**GIVEN PROBLEM**
Set down each of the following records again, word for word and unchanged.

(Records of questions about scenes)

━━━━

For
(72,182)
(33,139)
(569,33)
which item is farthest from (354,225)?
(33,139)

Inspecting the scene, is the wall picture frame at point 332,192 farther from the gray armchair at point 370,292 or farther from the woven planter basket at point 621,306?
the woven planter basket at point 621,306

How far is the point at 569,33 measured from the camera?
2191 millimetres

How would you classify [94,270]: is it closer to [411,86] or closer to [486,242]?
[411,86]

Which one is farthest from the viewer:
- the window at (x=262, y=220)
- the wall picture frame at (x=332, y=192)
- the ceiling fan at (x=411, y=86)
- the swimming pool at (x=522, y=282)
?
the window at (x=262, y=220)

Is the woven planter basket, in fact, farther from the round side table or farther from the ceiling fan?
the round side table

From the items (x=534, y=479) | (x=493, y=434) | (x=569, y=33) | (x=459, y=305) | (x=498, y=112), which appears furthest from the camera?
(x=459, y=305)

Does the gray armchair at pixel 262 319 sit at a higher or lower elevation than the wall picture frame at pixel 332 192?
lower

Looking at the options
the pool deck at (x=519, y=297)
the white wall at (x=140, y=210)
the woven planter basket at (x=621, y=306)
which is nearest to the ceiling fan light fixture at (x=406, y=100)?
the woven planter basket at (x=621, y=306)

━━━━

**WRITTEN ANSWER**
For
(72,182)
(33,139)
(569,33)
which item is farthest from (354,225)?
(33,139)

Inspecting the scene, is the wall picture frame at point 332,192 farther from the gray armchair at point 370,292 or farther from the woven planter basket at point 621,306?
the woven planter basket at point 621,306

How far is the point at 569,33 measured from the camera?
2191 millimetres

How would you classify [94,270]: is it closer to [411,86] or closer to [486,242]?
[411,86]

Which one is farthest from the viewer:
- the window at (x=262, y=220)
- the wall picture frame at (x=332, y=192)
- the ceiling fan at (x=411, y=86)
- the swimming pool at (x=522, y=282)
?
the window at (x=262, y=220)

Is the woven planter basket, in fact, farther from the round side table or farther from the ceiling fan?
the round side table

From the items (x=534, y=479) | (x=493, y=434) | (x=569, y=33) | (x=459, y=305) | (x=498, y=112), which appears furthest from the camera?
(x=459, y=305)

Does the gray armchair at pixel 262 319 sit at a higher or lower elevation than the wall picture frame at pixel 332 192?
lower

Looking at the options
the pool deck at (x=519, y=297)
the white wall at (x=140, y=210)
the woven planter basket at (x=621, y=306)
which is nearest to the ceiling fan light fixture at (x=406, y=100)?
the woven planter basket at (x=621, y=306)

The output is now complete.